In the public opinion polls conducted in September by the Nikkei and other media outlets, the approval rate of the Liberal Democratic Party (LDP) rose. In September, Prime Minister Suga Yoshihide (LDP president) announced his resignation and four candidates threw their hats in the ring for the presidency. As a result, it seems that public support has rebounded. The opposition parties now have a heightened sense of crisis going into the general election.
On Sept. 3, Prime Minister Suga announced he would not run in the LDP presidential election. From that time, the media outlets started conducting public opinion polls. In each of the major outlets’ polls, the LDP approval rating rose from the outlets’ previous surveys conducted in August.
The Nikkei conducted two surveys, one in early September and one in late September. The LDP approval rating was 48% in the spot survey taken on Sept. 9–11 and 47% in the regular monthly survey conducted on Sept. 23–25. In the August Nikkei poll, the LDP support rate was 39%.
The LDP approval rating had been declining since April this year due to COVID-19. The two Nikkei surveys conducted in September saw party support return to about the same level as that in August 2020 (47%) prior to the inauguration of the Suga administration.
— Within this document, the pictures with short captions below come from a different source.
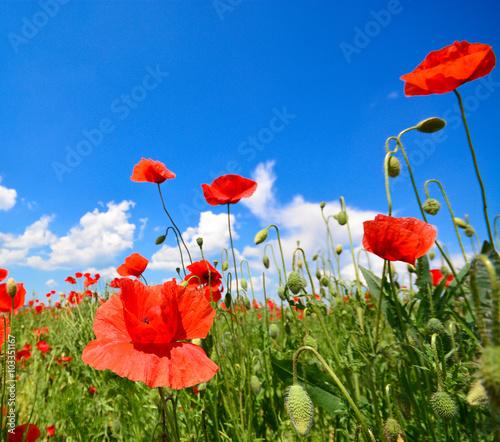 Poster Poppy Poppy flowers, in summertime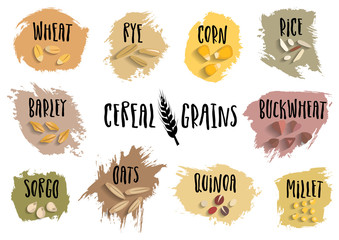 Vector set of cereal emblems with black handwritten lettering and hand-drawn stylized grains. For packing groats, advertising healthy food.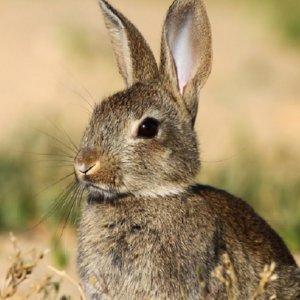 Los agricultores piden que se pueda cazar conejos durante el estado de alarma: sus cosechas están a punto de ser arrasadas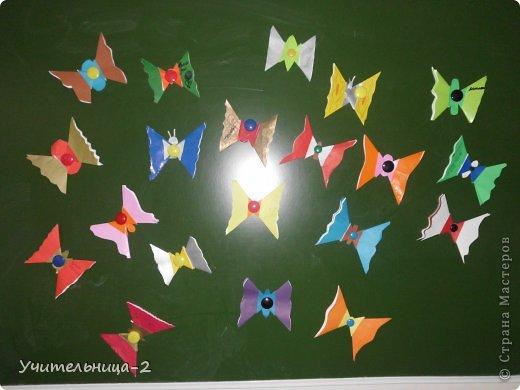 Тропические бабочки фото 1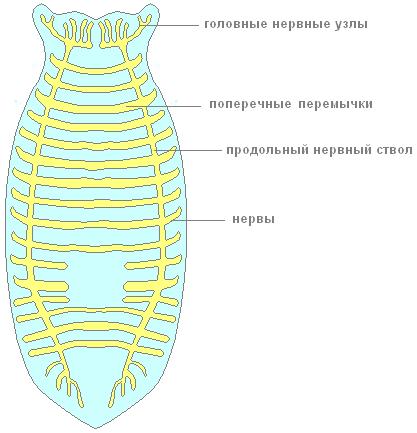 Рис. 5. Нервная система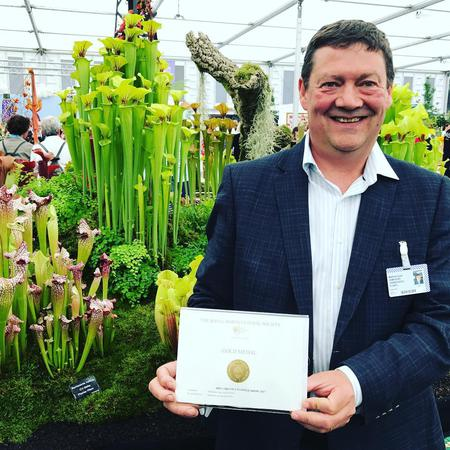 A 19th Chelsea Gold for Matt Soper and Hampshire Carnivorous Plants!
The surveys conducted by the various media outlets in early September showed the same kind of trend in the LDP approval rating. LDP backing increased by 5 percentage points to 37% in the Asahi Shimbun poll, by 4 points to 36% in the Yomiuri Shimbun survey, and by 4.2 points to 37.6% in the NHK poll.
LDP backing reached its lowest since the inauguration of the Suga administration in the July Nikkei and Asahi polls and in the August Yomiuri and NHK polls.
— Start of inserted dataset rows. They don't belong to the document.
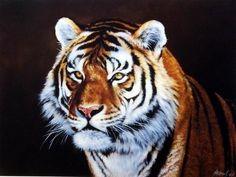 Edward Aldrich Siberian Tiger #BigCatFamily
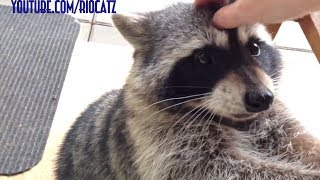 Fred - The Friendly Raccoon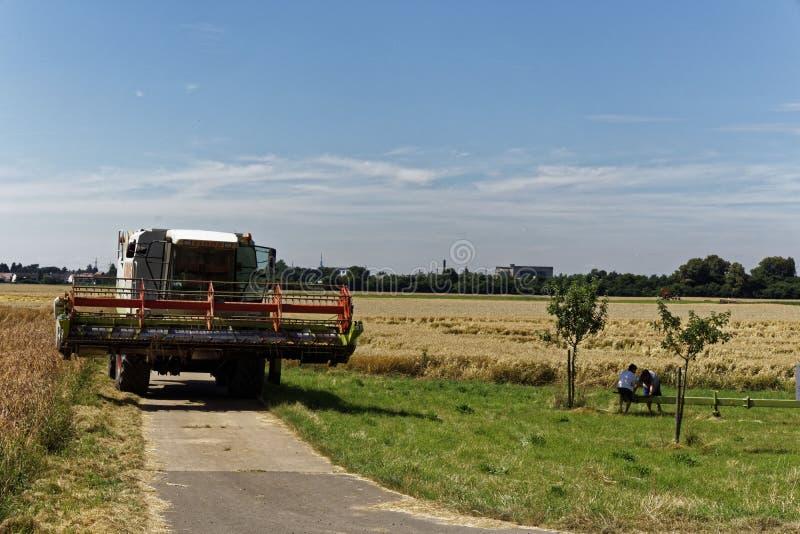 收获的农夫在夏天 免版税库存照片
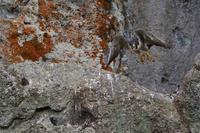 ハヤブサの飛び出し - サンヨン片手に自然散策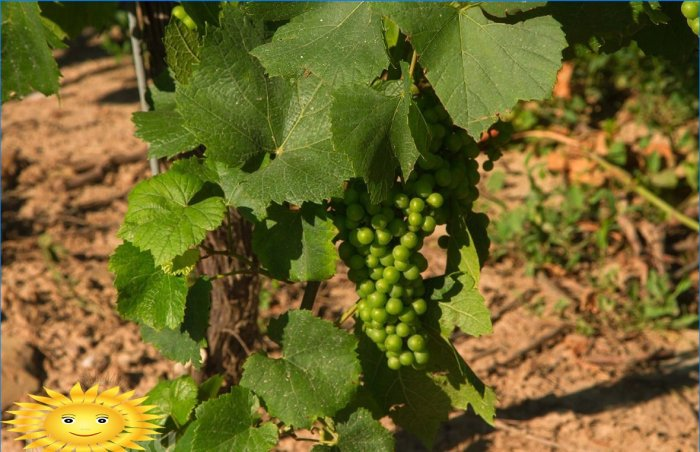 Vignoble intelligent: comment planter correctement le raisin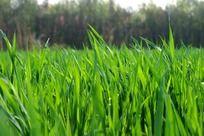 绿色麦地高清大图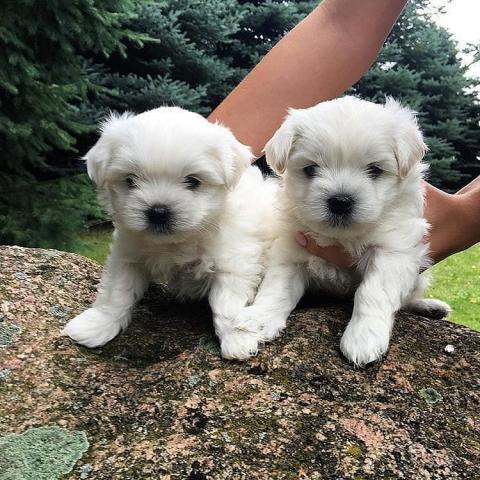 Cachorros bichon maltés Mini Toy, para su adopción
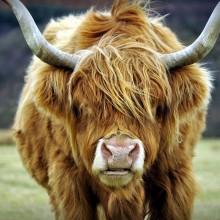 r18-highland-cow-1-220x220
In September, the LDP approval rating reached its highest ever in 2021 in the Nikkei and Asahi polls.
“At one point, it was said that the LDP would lose 70 seats in the House of Representatives election or even about 100 seats if it weren’t careful,” said Deputy Prime Minister and Finance Minister Aso Taro at a meeting of the Aso faction in early September, referring to concerns that had spread throughout the LDP through August. “The situation has completely changed now. There is no longer a sense that the LDP will lose the general election,” said Aso, referring to the survey the LDP conducted in late August of the situation in all Lower House constituencies.
The activities surrounding the LDP presidential election are also seen as a tailwind for the party.
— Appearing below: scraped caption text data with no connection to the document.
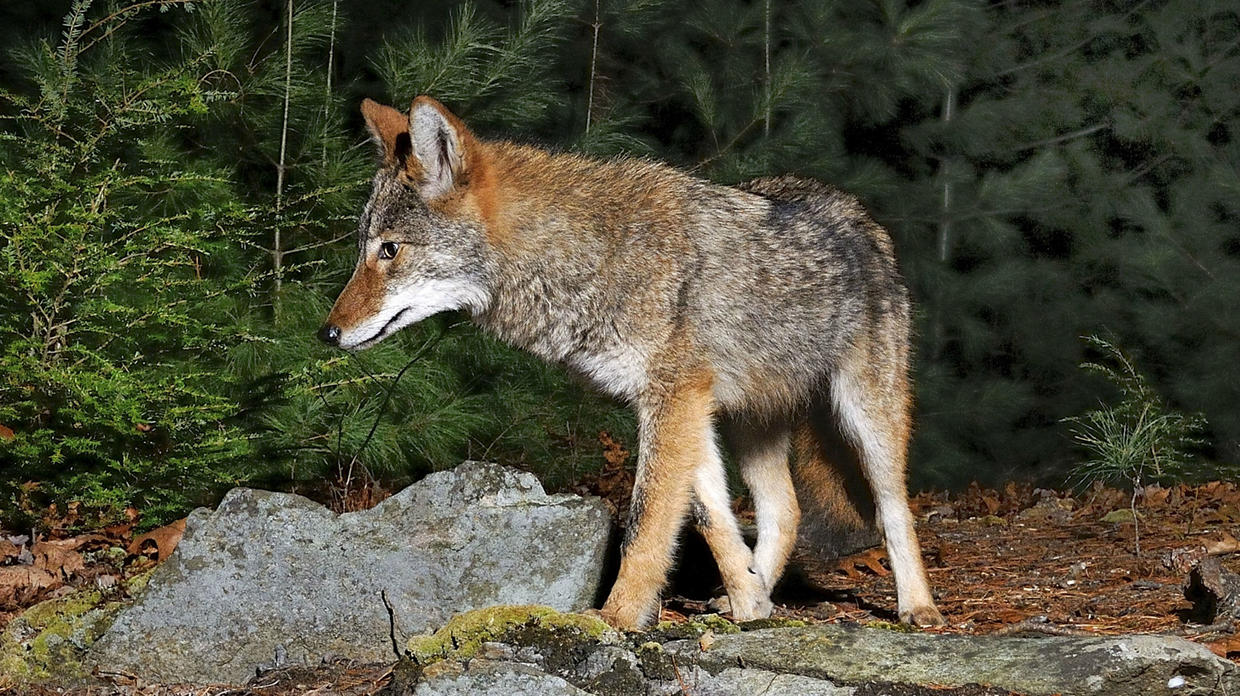 deadly animals Coyotes
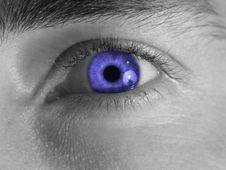 Free Blue Eye Royalty Free Stock Photo - 4720475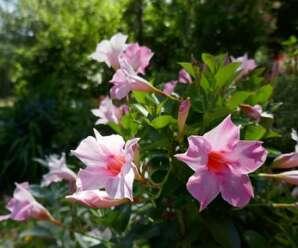 อมรเบิกฟ้า ไม้ดอกไม้ประดับ นิยมปลูกเป็นไม้กระถาง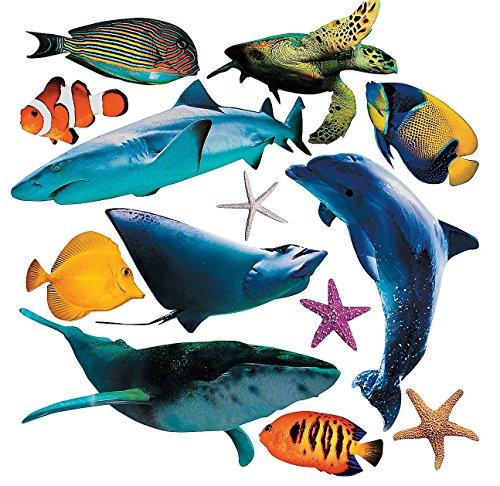 Jumbo Realistic Sea Life Cutouts (13 pcs./unit) 5 1/2
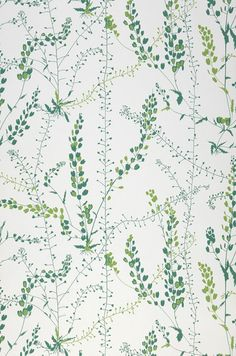 fabric or wallpaper this would be a gorgeous pattern to wrap a room, botanical, green, white Green Floral Wallpaper, White Wallpaper For Iphone, Accent Wallpaper, Apple Watch Wallpaper, Botanical Wallpaper, Iphone Background Wallpaper, Cool Wallpaper, Pattern Wallpaper, Scandinavian Wallpaper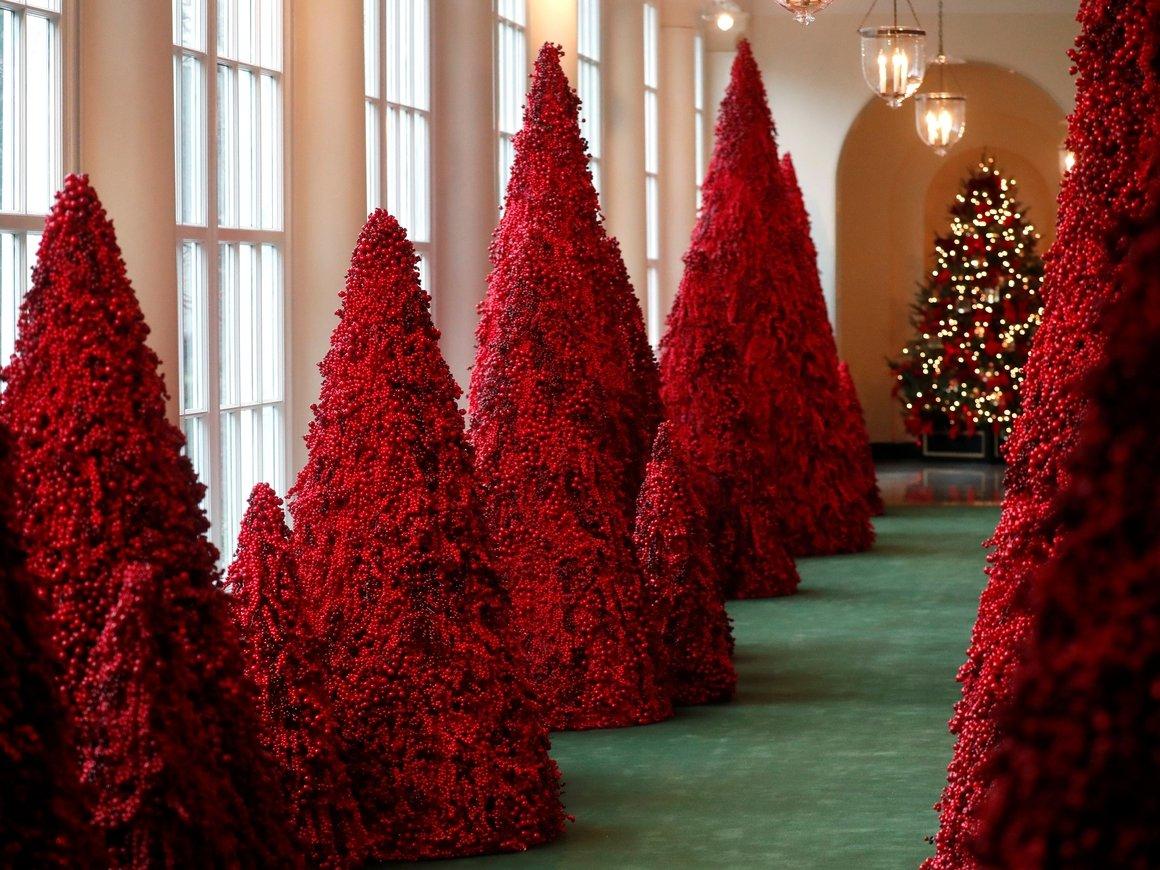 В этом году в Белом доме будет кроваво-красное Рождество (фото и видео)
Before election campaigning kicked off on Sept. 17, candidates stepped forward one by one and announced their policies. In the end, Kono Taro, Kishida Fumio, Takaichi Sanae, and Noda Seiko threw their hats in the ring. Debates among the four candidates were held and the four have appeared more frequently on TV. Public awareness of the LDP increased as a result.
At a meeting held by the Noda camp in late September, the party approval rating became a hot topic. A variety of views were expressed: “Inactive LDP supporters who had strayed for a time have returned.” “Four people are running for the party presidency. This shows the breadth of debate within the party and has attracted the interest of independents and opposition party supporters.”
While the LDP approval rating has risen, the number of independents has decreased. In the July Nikkei survey, 35% of respondents indicated they were independents, saying that there were no political parties they supported and no parties they felt an affinity with. In the monthly Nikkei survey conducted in September, independents made up only 30% of all respondents.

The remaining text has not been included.